It’s been almost two years since Don “Toot” Cahoon coached the University of Massachusetts men’s hockey team, but it remains clear that his impact on hockey throughout New England won’t be forgotten.
The American Collegiate Hockey Association announced Cahoon, who is from Marblehead, as the winner of the John “Snooks” Kelley Founders Award earlier this week. The prestigious honor goes annually to someone in the coaching profession that contributes to the overall growth and development of hockey in the United States.
It would be impossible to argue that Cahoon fits that bill.
The most successful hockey coach in UMass history, Cahoon guided the Minutemen for 11 years including the program’s first NCAA tournament win in 2007. He coached a pair of Olympians, Thomas Pock of Austria and American goaltender Jon Quick, was Hockey East Coach of the Year in 2003 and New England Hockey Writers Coach of the Year in 2003 and 2007.

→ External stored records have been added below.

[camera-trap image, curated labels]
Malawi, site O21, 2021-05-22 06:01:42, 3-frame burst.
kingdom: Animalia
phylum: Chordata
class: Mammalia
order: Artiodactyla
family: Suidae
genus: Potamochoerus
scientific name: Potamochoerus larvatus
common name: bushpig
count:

Cahoon was also head coach at Princeton University from 1992-2000 and led the Tigers to the NCAA tournament in 1998. For his collegiate head coaching career, Cahoon collected 333 wins.
After graduating from Marblehead High, Cahoon went to Kimball Union. He then played at Boston University, winning a pair of NCAA titles as a winger in 1971 and 1972. He was head coach at Norwich and an assistant at BU under Jack Parker before taking over at Princeton.
The Kelley Award is one of eight major honors given by the ACHA every year. Cahoon and his fellow honorees will be feted at the ACHA Convention in Florida at the end of April.